Lebanese cleric: High-level 'agreement' limits judge's power

Lebanese cleric: High-level 'agreement' limits judge's power in port investigation
3 min read
27 October, 2021
A deal announced by a Christian cleric, would limit Judge Tarek Bitar's ability to summon and question high-ranking officials.
The parliamentary body Al-Rai proposed trying ministers in has never convened [Getty]

A high-ranking Christian cleric announced on Tuesday night that Lebanon's leadership had made an agreement that could limit the authority of a judge handling the Beirut port explosion investigation.

The deal, announced by Maronite Patriarch Bechara Boutros Al-Rai in a press conference, would refer former ministers to a special council run by parliament.

Judge Tarek Bitar, who has been leading the probe into the 4 August 2020 blast which killed at least 219 people and wounded 6,500, would be limited to summoning and questioning low-ranking officials.

The agreement announced by Al-Rai has not been confirmed by any government officials and it is unclear if it will be put into force.
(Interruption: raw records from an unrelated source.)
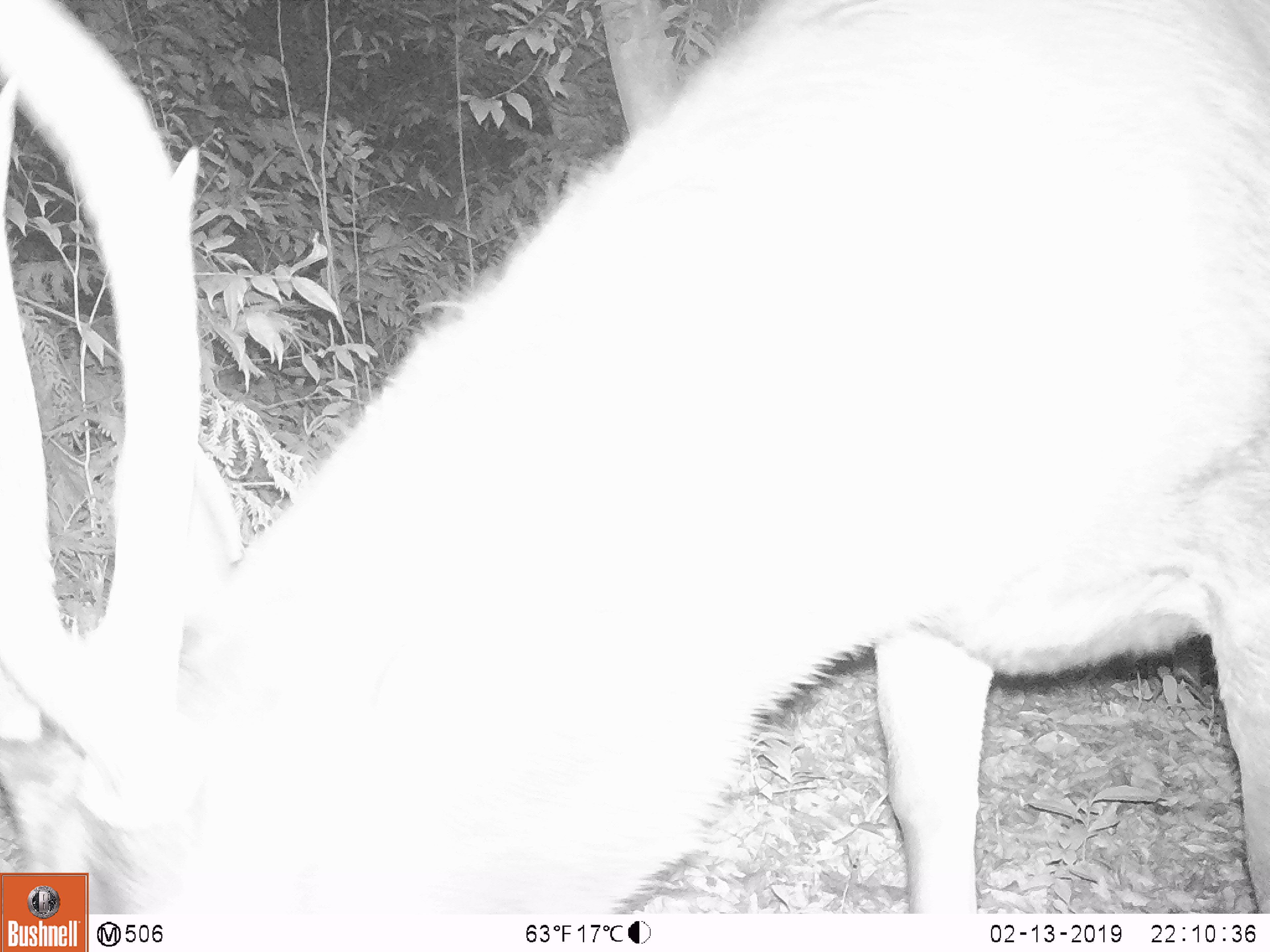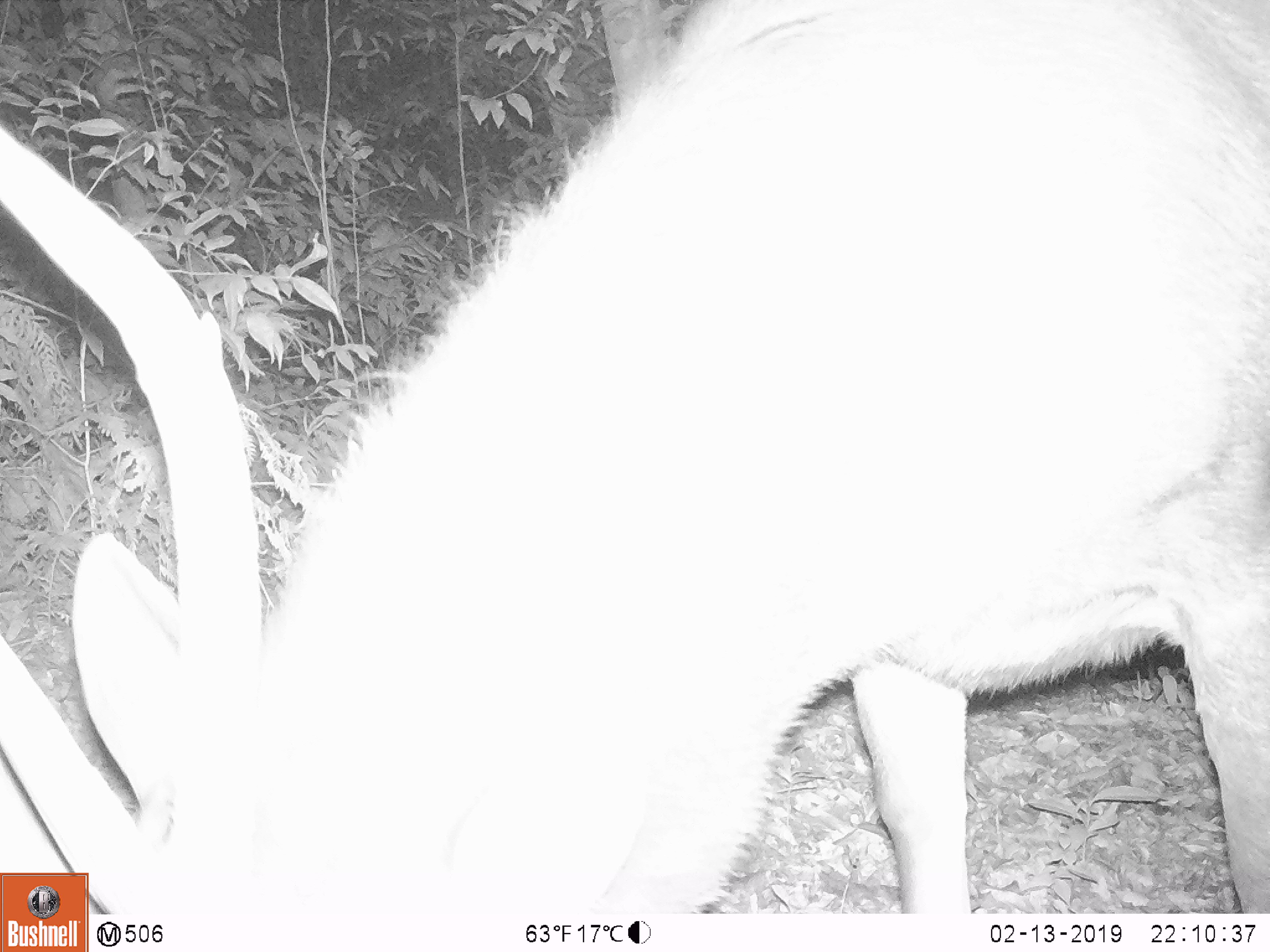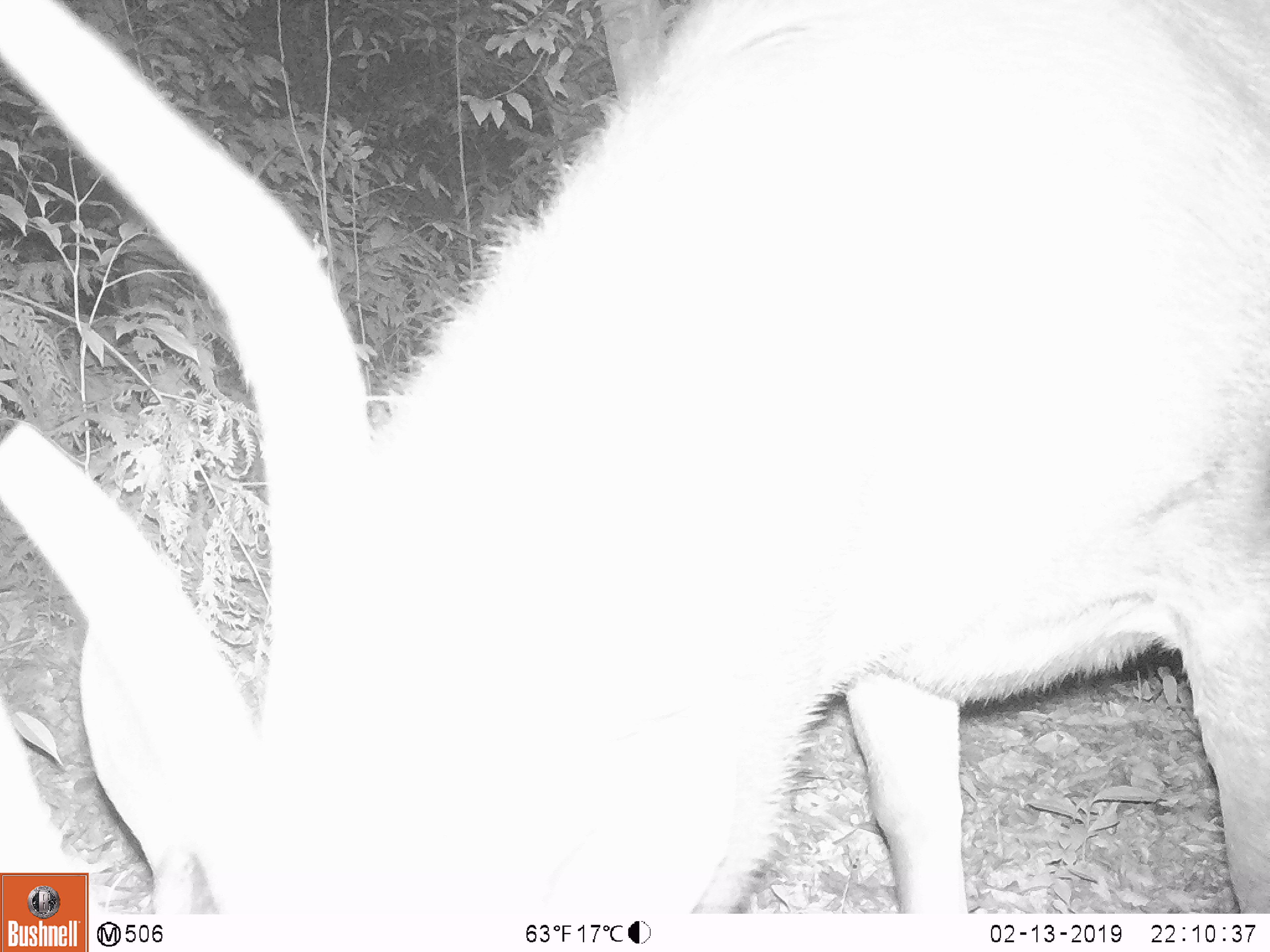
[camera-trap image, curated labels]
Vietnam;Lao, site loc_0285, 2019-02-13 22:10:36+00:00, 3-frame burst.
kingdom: Animalia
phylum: Chordata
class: Mammalia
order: Artiodactyla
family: Cervidae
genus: Rusa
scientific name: Rusa unicolor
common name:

Al-Rai's announcement was preceded by his own shuttle diplomacy between the Lebanese prime minister, president, and speaker of the house to try to find a solution to the escalating conflict over the blast probe.

In recent months, Shia parties and militias Hezbollah and Amal have stepped up their campaign against Bitar, accusing him of political bias and working for foreign agencies. Their protests come as Bitar has issued repeated summons for high-ranking officials, such as security chief Abbas Ibrahim.

Both parties have pulled their representatives from cabinet meetings in protest of Bitar's probe. The cabinet has not met since 12 October as a result.

The deal announced by Al-Rai would send former ministers to the Supreme Council, a judicial body meant to try presidents and ministers. It has never convened nor charged anyone since its conception.

Legal experts also say that the Supreme Council is designed to prosecute individuals for treason and a failure to perform their duties. However, the Beirut port investigation involves criminal charges such as homicide, rather than political crimes which the Council is designed to try.

In July, more than 50 MPs attempted to pass a motion which would transfer the probe to the Council. The move provoked a sharp backlash from civil society and the general public, and several MPs announced that they were withdrawing their signatures.

On Wednesday, former Prime Minister Hassan Diab filed a lawsuit against the Lebanese government over "grave mistakes" made by Bitar in his handling of the probe. Bitar has called Diab for questioning for a third time, after he did not show for the first two summons.

Diab is charged with negligence for his role in the Beirut port explosion. The suit will allow him to delay questioning by Bitar, which was scheduled for the next day.

On the same day, another victim of the port blast passed away. Abbas Mazloum succumbed to his wombs 15 months after the blast, leaving behind five children.